Altena. Als Stephan Sensen 1995 die Leitung der Museen Burg Altena übernahm, setzte er sich gegen 34 Mitbewerber durch. Seine Ideen überzeugten und heute blickt er zusammen mit seinem Team auf erfolgreiche 30 Jahre zurück.
Sensen sprach damals an, was in den Museen Burg Altena offensichtlich war: ein Sammelsurium ohne roten Faden. Genau das müsse man von Grund auf ordnen, so ging er ins Vorstellungsgespräch und wurde mit offenen Armen empfangen. Die damals Verantwortlichen legten ihm keine Steine in den Weg, im Gegenteil: Sie ließen Stephan Sensen machen.
Seit nunmehr 30 Jahren prägt Sensen die Museen auf der Burg Altena. Von Anfang an legte er großen Wert auf Teamarbeit. Und zwar auf echte. „Ein Team funktioniert nur, wenn jeder seinen eigenen Handlungsspielraum hat“, sagt er im Gespräch mit LOKALSTIMME. Genau so lebt er Führung: immer ansprechbar, offen für Ideen, unterstützend, wenn es nötig ist – aber ohne ständig einzugreifen. „Alle hier sind Meisterinnen und Meister ihres Fachs“, lobt er sein Team. Dass dieser Führungsstil trägt, bestätigte vor zehn Jahren auch die Gemeindeprüfanstalt Nordrhein-Westfalen: Sie nahm alles genau unter die Lupe und bescheinigte dem kleinen Team eine außergewöhnliche Effektivität. Der Erfolg ist messbar – mit rund 130.000 Besucherinnen und Besuchern pro Jahr stehen die Museen Burg Altena an der Spitze in Südwestfalen.

Seit nunmehr 30 Jahren führt sein Weg zur Arbeit den Berg hinauf durch die Burgtore. Und Stephan Sensen geht ihn jeden Morgen sehr gerne. Foto: Kremer
Sensens Büro liegt heute unterm Dach über dem Neuen Palais. Der Blick aus dem Fenster geht auf der einen Seite auf Burgberg und Bergfried, auf der anderen zur Nette. „Früher war das die Wohnung von Richard Schirrmann“, erzählt er. Schirrmann richtete 1912 auf Burg Altena die erste Jugendherberge der Welt ein. Bücherregale prägen heute den Raum, vollgestopft mit Fachliteratur. Wenn der 64-Jährige Stephan Sensen in den Ruhestand geht, nimmt er aber nur die Bände mit dem roten Punkt am Buchrücken mit – seine eigenen. Daneben stehen Regale mit Aktenordnern, allein elf Prüfordner für das große Burgprojekt. Sie müssen bis 2044 aufbewahrt werden. Dokumentation, Nachweise, Fördermittel: Das kostet Zeit. „Von all dem bekommen die Besucher aber nichts mit, denn sie sollen die Burg und die Atmosphäre genießen“, sagt Sensen.

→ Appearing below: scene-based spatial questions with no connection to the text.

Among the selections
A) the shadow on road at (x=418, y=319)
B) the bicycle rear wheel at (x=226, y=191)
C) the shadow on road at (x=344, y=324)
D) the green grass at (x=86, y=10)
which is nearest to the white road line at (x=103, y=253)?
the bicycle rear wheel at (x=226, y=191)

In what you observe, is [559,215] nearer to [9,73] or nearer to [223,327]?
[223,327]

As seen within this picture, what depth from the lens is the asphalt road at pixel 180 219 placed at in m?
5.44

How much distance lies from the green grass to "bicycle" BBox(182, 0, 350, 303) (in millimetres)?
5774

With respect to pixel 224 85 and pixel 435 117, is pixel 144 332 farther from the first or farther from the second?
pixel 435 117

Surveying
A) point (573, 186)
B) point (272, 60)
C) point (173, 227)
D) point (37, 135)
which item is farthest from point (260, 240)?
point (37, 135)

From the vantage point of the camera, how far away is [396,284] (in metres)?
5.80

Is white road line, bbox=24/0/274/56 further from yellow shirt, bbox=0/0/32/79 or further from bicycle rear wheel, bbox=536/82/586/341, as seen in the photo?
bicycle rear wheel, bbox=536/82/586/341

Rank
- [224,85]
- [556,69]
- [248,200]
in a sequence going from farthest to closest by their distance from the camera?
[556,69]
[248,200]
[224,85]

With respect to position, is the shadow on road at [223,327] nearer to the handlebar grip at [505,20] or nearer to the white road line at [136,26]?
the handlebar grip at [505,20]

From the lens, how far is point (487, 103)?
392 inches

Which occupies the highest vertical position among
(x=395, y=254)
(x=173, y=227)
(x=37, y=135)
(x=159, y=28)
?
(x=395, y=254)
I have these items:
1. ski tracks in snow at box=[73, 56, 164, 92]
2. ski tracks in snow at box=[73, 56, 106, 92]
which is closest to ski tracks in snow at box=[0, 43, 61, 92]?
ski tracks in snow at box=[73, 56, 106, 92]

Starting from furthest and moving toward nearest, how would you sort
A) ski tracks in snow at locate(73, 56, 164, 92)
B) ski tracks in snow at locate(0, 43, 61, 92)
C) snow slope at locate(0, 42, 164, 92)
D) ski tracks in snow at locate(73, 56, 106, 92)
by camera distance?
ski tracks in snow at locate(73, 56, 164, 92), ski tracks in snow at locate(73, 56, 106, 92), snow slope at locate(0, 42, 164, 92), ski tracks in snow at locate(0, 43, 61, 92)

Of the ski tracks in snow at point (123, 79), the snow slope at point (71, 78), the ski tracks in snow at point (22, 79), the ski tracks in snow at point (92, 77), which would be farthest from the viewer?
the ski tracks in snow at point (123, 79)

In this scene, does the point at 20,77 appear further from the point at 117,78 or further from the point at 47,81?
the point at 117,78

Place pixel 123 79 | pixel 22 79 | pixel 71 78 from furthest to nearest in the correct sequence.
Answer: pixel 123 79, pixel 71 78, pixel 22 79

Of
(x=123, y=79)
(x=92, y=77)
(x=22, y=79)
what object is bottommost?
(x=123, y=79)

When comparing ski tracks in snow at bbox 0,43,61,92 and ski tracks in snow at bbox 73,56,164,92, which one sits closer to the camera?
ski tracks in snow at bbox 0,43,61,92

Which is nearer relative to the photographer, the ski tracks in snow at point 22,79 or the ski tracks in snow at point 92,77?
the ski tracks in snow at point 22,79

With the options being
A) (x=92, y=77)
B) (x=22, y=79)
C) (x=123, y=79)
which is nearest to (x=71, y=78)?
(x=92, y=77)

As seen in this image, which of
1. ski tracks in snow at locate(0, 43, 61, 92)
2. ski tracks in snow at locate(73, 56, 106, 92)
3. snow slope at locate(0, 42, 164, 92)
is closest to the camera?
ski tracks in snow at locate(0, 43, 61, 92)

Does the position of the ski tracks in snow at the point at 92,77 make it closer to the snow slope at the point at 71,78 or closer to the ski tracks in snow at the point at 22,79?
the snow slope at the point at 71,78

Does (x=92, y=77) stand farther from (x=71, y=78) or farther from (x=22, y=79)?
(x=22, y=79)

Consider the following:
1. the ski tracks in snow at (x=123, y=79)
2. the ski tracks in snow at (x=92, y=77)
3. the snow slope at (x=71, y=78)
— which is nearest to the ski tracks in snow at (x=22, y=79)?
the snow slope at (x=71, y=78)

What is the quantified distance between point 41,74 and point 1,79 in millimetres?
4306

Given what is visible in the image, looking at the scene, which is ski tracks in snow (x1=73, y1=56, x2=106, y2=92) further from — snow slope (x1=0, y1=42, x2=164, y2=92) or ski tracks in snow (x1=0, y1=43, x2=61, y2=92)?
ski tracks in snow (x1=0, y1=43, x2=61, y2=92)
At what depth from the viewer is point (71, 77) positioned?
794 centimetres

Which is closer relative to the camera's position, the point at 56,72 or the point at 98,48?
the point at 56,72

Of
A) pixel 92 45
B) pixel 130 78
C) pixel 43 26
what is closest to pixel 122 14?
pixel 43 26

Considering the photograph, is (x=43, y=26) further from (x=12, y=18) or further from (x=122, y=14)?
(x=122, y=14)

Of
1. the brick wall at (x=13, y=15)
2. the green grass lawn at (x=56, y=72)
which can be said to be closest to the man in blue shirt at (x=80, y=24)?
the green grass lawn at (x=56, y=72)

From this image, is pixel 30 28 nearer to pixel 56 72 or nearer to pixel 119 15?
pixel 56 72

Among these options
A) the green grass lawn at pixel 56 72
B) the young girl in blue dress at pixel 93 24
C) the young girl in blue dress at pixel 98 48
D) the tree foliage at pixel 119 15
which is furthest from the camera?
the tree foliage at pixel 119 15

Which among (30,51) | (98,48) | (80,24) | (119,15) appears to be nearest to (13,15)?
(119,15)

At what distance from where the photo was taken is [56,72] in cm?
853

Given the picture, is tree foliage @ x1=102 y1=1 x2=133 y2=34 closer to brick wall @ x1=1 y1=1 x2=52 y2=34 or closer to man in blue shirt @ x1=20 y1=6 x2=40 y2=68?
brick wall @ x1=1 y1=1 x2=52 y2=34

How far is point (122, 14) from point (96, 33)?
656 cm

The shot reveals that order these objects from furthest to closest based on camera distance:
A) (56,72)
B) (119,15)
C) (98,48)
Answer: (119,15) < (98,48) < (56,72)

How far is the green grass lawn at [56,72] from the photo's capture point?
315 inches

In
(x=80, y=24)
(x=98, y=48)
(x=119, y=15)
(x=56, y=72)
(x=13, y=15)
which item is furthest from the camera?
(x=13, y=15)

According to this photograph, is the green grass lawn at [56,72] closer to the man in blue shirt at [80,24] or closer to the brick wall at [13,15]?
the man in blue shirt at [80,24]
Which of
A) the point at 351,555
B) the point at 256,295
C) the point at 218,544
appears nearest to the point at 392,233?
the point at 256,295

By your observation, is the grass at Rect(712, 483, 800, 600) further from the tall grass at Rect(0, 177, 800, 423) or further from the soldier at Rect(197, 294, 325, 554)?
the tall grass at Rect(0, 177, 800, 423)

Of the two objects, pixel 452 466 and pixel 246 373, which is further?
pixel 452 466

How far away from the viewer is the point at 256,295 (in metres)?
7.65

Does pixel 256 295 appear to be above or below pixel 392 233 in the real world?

Persönliches zwischen Aktenordnern und Fachliteratur
An der Wand hängt etwas, das sofort auffällt – und zugleich viel über den Menschen Sensen erzählt: eine Marionette, ein charmanter Ritter aus alten Blechdosen, mit Helm, Schild und Lanze. Gebastelt hat ihn Sensens Sohn und ihm vor 20 Jahren geschenkt. Zwischen Aktenordnern, Büchern und Denkmalpflege erinnert dieser kleine Ritter daran, dass hinter all der Professionalität auch persönliche Geschichten stehen.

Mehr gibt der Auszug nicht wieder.